Biden’s victory has withstood multiple audits and reviews, as well as lawsuits and recounts in Milwaukee and Dane counties. 

Lines of tables can be seen as a worker in gloves and a face mask flips through ballots
Workers at long tables receive ballots to examine Saturday, Nov. 21, 2020, during the Dane County recount at Monona Terrace in Madison. Angela Major/WPR

Trump is scheduled to appear in Green Bay around 5 p.m. Tuesday. 

He has already won enough delegates to clinch the Republican nomination for president, making his visit to Wisconsin during the state’s primary Election Day largely symbolic.

The visit will serve as a kickoff of the former president’s general election campaign in Wisconsin, a state that is thought to be a must-win for the nation’s next president.

Trump told O’Donnell there are now “five, six or maybe seven” swing states in play.

“I think a lot of places are at play that people aren’t even thinking about, but Wisconsin’s very important to me,” Trump said.  

Trump last visited the state in 2022, when he campaigned for Republican gubernatorial candidate Tim Michels in Waukesha.

Michels defeated former Lt. Gov. Rebecca Kleefisch in the GOP primary, but he went on to lose to Democratic Gov. Tony Evers.

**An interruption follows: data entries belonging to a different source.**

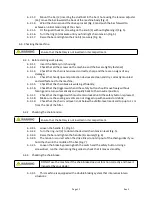 Preview for 11 page of Hyundai HYC36LI User Manual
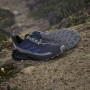 Мъжки туристически обувки Adidas Terrex Trailmaker 2 Gtx Sl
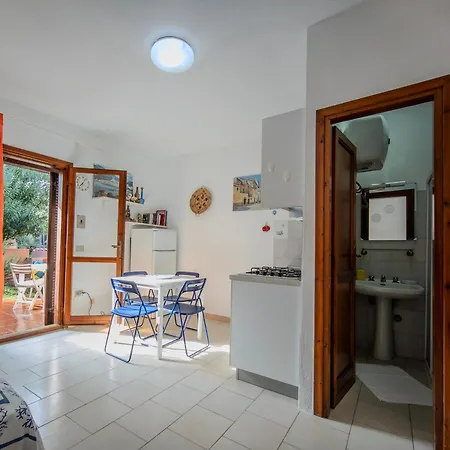 Casa Di Rita *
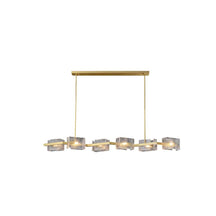french style chandeliers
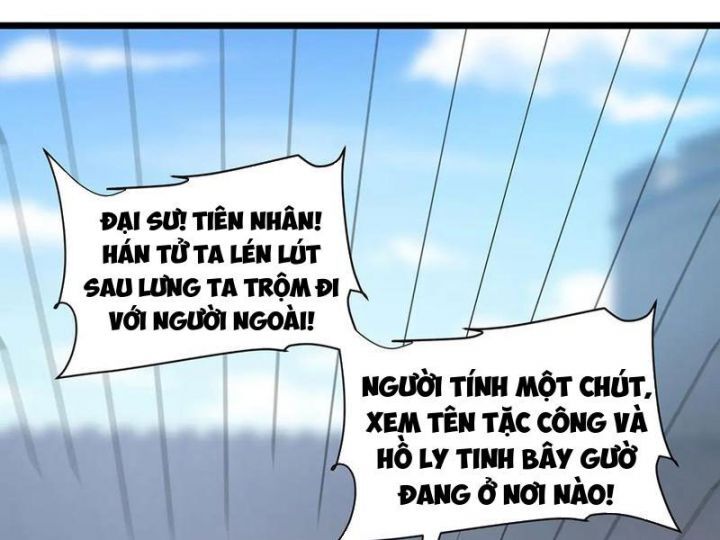 Giết Ta Thêm Vài Lần Nữa, Ta Liền Trở Thành Vô Địch! Chapter 89 - 59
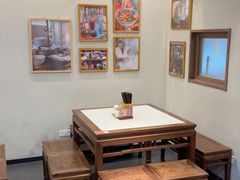 -永丰面馆(汉口路店)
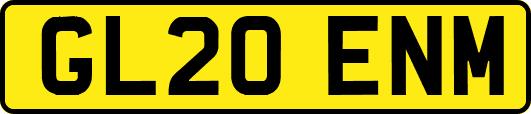 GL20ENM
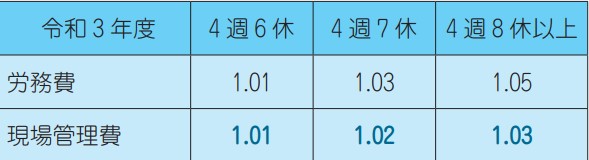 応援企画の統一ロゴマーク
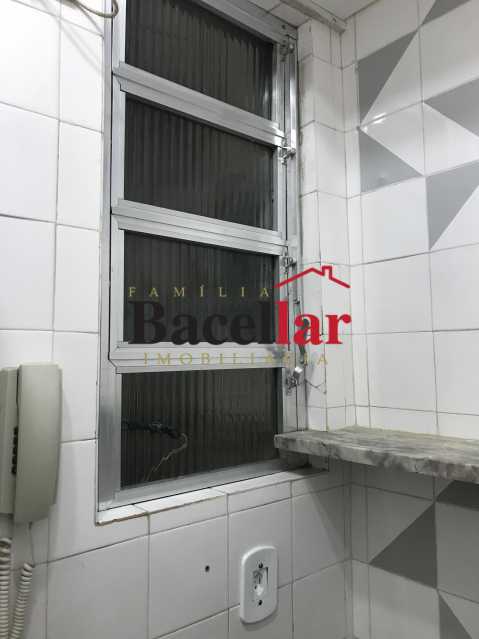 Conheça IMG_1687 do imóvel - Apartamento 1 quarto para alugar Rio de Janeiro,RJ - R$ 1.300 - TIAP10649 - 7 IMG_1687 - Apartamento 1 quarto para alugar Rio de Janeiro,RJ - R$ 1.300 - TIAP10649 - 7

Republican candidate for governor Tim Michels shakes hands with former President Donald Trump at a Waukesha campaign rally on Aug. 5, 2022. Trump endorsed Michels in the Republican primary for governor.
Republican candidate for governor Tim Michels shakes hands with former President Donald Trump at a Waukesha campaign rally on Aug. 5, 2022. Trump endorsed Michels in the Republican primary for governor. Shawn Johnson/WPR

Brianna Johnson, Wisconsin communications director for the Biden-Harris 2024 campaign, said Trump has ignored Wisconsin for nearly two years and now is “spreading the same lies that inspired a mob to assault police officers and try to violently overturn an election he knows he lost.”

“Trump is reminding voters he has nothing to offer but resentment, revenge, and retribution–and no vision or plan to make life easier for Wisconsin families,” Johnson said in a statement. 

Biden has made multiple stops in Wisconsin this year, and several since becoming president.